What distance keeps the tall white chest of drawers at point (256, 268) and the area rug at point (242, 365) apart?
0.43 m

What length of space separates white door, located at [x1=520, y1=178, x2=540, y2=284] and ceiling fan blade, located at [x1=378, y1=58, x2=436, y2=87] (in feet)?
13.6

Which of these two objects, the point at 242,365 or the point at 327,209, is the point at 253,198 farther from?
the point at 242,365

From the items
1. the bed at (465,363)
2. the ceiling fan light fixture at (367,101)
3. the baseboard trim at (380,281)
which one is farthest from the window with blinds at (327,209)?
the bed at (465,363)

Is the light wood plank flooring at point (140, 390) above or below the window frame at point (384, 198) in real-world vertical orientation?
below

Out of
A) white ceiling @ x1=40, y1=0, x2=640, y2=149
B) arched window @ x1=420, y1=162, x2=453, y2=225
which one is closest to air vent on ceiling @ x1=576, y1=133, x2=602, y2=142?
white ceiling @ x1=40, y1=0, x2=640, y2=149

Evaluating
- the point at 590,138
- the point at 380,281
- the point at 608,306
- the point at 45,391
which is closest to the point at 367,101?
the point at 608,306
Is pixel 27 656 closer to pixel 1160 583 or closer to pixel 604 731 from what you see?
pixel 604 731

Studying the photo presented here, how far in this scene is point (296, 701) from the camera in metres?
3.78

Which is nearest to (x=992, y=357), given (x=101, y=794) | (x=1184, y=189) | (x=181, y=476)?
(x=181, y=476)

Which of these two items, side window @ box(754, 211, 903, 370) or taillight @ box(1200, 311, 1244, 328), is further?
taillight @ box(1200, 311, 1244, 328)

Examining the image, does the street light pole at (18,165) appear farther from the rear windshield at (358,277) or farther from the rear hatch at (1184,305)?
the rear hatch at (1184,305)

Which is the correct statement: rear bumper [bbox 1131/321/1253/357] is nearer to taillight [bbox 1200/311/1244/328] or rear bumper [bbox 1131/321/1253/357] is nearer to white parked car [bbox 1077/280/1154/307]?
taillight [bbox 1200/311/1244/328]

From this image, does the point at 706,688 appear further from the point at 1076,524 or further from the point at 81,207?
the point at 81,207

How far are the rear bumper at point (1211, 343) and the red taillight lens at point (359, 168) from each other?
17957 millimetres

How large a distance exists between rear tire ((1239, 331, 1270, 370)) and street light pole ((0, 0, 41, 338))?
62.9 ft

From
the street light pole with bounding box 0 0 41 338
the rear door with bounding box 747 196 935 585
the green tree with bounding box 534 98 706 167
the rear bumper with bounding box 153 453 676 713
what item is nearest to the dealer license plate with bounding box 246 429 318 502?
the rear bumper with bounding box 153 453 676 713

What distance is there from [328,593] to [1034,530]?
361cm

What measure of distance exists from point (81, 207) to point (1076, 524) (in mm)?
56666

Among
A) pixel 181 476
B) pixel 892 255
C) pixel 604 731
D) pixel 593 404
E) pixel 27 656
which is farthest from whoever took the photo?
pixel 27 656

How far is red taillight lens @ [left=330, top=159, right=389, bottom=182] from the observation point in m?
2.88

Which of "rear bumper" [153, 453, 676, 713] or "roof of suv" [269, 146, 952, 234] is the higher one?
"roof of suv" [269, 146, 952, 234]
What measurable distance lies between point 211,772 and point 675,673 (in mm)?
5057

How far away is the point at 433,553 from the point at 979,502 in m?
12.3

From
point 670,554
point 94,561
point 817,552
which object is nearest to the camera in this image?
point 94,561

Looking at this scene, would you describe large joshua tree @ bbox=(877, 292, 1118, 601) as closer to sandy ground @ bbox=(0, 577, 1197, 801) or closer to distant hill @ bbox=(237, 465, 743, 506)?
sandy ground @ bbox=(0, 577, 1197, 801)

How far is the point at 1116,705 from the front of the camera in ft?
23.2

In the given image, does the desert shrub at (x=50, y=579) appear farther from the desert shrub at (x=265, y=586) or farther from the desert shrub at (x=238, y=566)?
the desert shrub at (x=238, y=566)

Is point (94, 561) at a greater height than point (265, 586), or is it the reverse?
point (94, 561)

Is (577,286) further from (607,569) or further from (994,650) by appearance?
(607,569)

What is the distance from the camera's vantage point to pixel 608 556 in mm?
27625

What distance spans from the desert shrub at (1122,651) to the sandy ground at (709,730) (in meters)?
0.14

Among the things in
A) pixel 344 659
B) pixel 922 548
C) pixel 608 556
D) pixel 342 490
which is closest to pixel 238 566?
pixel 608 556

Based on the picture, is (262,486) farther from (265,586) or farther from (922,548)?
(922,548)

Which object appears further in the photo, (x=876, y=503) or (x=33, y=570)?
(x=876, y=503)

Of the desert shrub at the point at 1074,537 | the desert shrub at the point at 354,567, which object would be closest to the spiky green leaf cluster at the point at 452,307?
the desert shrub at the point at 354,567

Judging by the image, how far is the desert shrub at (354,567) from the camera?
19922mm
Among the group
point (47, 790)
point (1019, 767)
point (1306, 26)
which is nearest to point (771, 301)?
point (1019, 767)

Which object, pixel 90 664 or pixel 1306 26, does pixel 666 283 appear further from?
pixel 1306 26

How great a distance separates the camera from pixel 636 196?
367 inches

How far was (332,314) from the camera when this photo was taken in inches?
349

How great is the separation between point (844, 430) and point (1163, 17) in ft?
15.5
########
* **Goal of the exercise**:
Could you transcribe the records in full, exactly?

* **Correct response**:
What distance keeps the tall white chest of drawers at point (256, 268) and the area rug at point (242, 365) apart?
0.43 m

What length of space separates white door, located at [x1=520, y1=178, x2=540, y2=284] and ceiling fan blade, located at [x1=378, y1=58, x2=436, y2=87] (in feet)?
13.6

Which of these two objects, the point at 242,365 or the point at 327,209, is the point at 253,198 farther from?
the point at 242,365

From the items
1. the bed at (465,363)
2. the ceiling fan light fixture at (367,101)
3. the baseboard trim at (380,281)
which one is farthest from the window with blinds at (327,209)?
the bed at (465,363)

Is the light wood plank flooring at point (140, 390) above or below the window frame at point (384, 198) in real-world vertical orientation?
below

Out of
A) white ceiling @ x1=40, y1=0, x2=640, y2=149
B) arched window @ x1=420, y1=162, x2=453, y2=225
which one is closest to air vent on ceiling @ x1=576, y1=133, x2=602, y2=142?
white ceiling @ x1=40, y1=0, x2=640, y2=149

Evaluating
- the point at 590,138
- the point at 380,281
- the point at 608,306
- the point at 45,391
which is closest to the point at 367,101?
the point at 608,306
Is pixel 27 656 closer to pixel 1160 583 or closer to pixel 604 731 from what you see?
pixel 604 731

Studying the photo presented here, how far in this scene is point (296, 701) from the camera in metres?
3.78

Which is nearest to (x=992, y=357), given (x=101, y=794) | (x=1184, y=189) | (x=181, y=476)?
(x=181, y=476)

Which of these two items, side window @ box(754, 211, 903, 370) or taillight @ box(1200, 311, 1244, 328), is further?
taillight @ box(1200, 311, 1244, 328)

Examining the image, does the street light pole at (18,165) appear farther from the rear windshield at (358,277) or farther from the rear hatch at (1184,305)?
the rear hatch at (1184,305)

Which is the correct statement: rear bumper [bbox 1131/321/1253/357] is nearer to taillight [bbox 1200/311/1244/328] or rear bumper [bbox 1131/321/1253/357] is nearer to white parked car [bbox 1077/280/1154/307]?
taillight [bbox 1200/311/1244/328]

From this image, does the point at 706,688 appear further from the point at 1076,524 or further from the point at 81,207?
the point at 81,207

How far are the rear bumper at point (1211, 343) and the red taillight lens at point (359, 168) from each other?
17957 millimetres

How large a distance exists between rear tire ((1239, 331, 1270, 370)) and street light pole ((0, 0, 41, 338))?
62.9 ft

From
the street light pole with bounding box 0 0 41 338
the rear door with bounding box 747 196 935 585
the green tree with bounding box 534 98 706 167
the rear bumper with bounding box 153 453 676 713
what item is nearest to the dealer license plate with bounding box 246 429 318 502?
the rear bumper with bounding box 153 453 676 713

What distance is there from [328,593] to [1034,530]?
361cm

What measure of distance exists from point (81, 207) to point (1076, 524) (in mm)?
56666

Among
A) pixel 181 476
B) pixel 892 255
C) pixel 604 731
D) pixel 593 404
E) pixel 27 656
which is farthest from whoever took the photo?
pixel 27 656

How far is red taillight lens @ [left=330, top=159, right=389, bottom=182] from the observation point in m?
2.88

Which of "rear bumper" [153, 453, 676, 713] or "roof of suv" [269, 146, 952, 234] is the higher one?
"roof of suv" [269, 146, 952, 234]
What measurable distance lies between point 211,772 and point 675,673 (in mm)?
5057

How far away is the point at 433,553 from the point at 979,502 in m?
12.3

From
point 670,554
point 94,561
point 817,552
which object is nearest to the camera in this image?
point 94,561

Looking at this scene, would you describe large joshua tree @ bbox=(877, 292, 1118, 601) as closer to sandy ground @ bbox=(0, 577, 1197, 801) or closer to distant hill @ bbox=(237, 465, 743, 506)?
sandy ground @ bbox=(0, 577, 1197, 801)

How far is the point at 1116,705 from the front of the camera in ft?
23.2

In the given image, does the desert shrub at (x=50, y=579) appear farther from the desert shrub at (x=265, y=586) or farther from the desert shrub at (x=238, y=566)?
the desert shrub at (x=238, y=566)

Is point (94, 561) at a greater height than point (265, 586), or is it the reverse?
point (94, 561)

Is (577,286) further from (607,569) or further from (994,650) by appearance?
(607,569)

What is the distance from the camera's vantage point to pixel 608 556 in mm?
27625

What distance spans from the desert shrub at (1122,651) to the sandy ground at (709,730) (in meters)?
0.14

Among the things in
A) pixel 344 659
B) pixel 922 548
C) pixel 608 556
D) pixel 342 490
which is closest to pixel 238 566?
pixel 608 556

Based on the picture, is (262,486) farther from (265,586) or farther from (922,548)?
(922,548)

Which object appears further in the photo, (x=876, y=503) or (x=33, y=570)?
(x=876, y=503)

Of the desert shrub at the point at 1074,537 | the desert shrub at the point at 354,567, which object would be closest to the spiky green leaf cluster at the point at 452,307?
the desert shrub at the point at 354,567

Judging by the image, how far is the desert shrub at (354,567) from the camera?
19922mm
Among the group
point (47, 790)
point (1019, 767)
point (1306, 26)
which is nearest to point (771, 301)?
point (1019, 767)

Which object, pixel 90 664 or pixel 1306 26, does pixel 666 283 appear further from?
pixel 1306 26

How great a distance separates the camera from pixel 636 196?
367 inches

How far was (332,314) from the camera when this photo was taken in inches?
349

How great is the separation between point (844, 430) and point (1163, 17) in ft?
15.5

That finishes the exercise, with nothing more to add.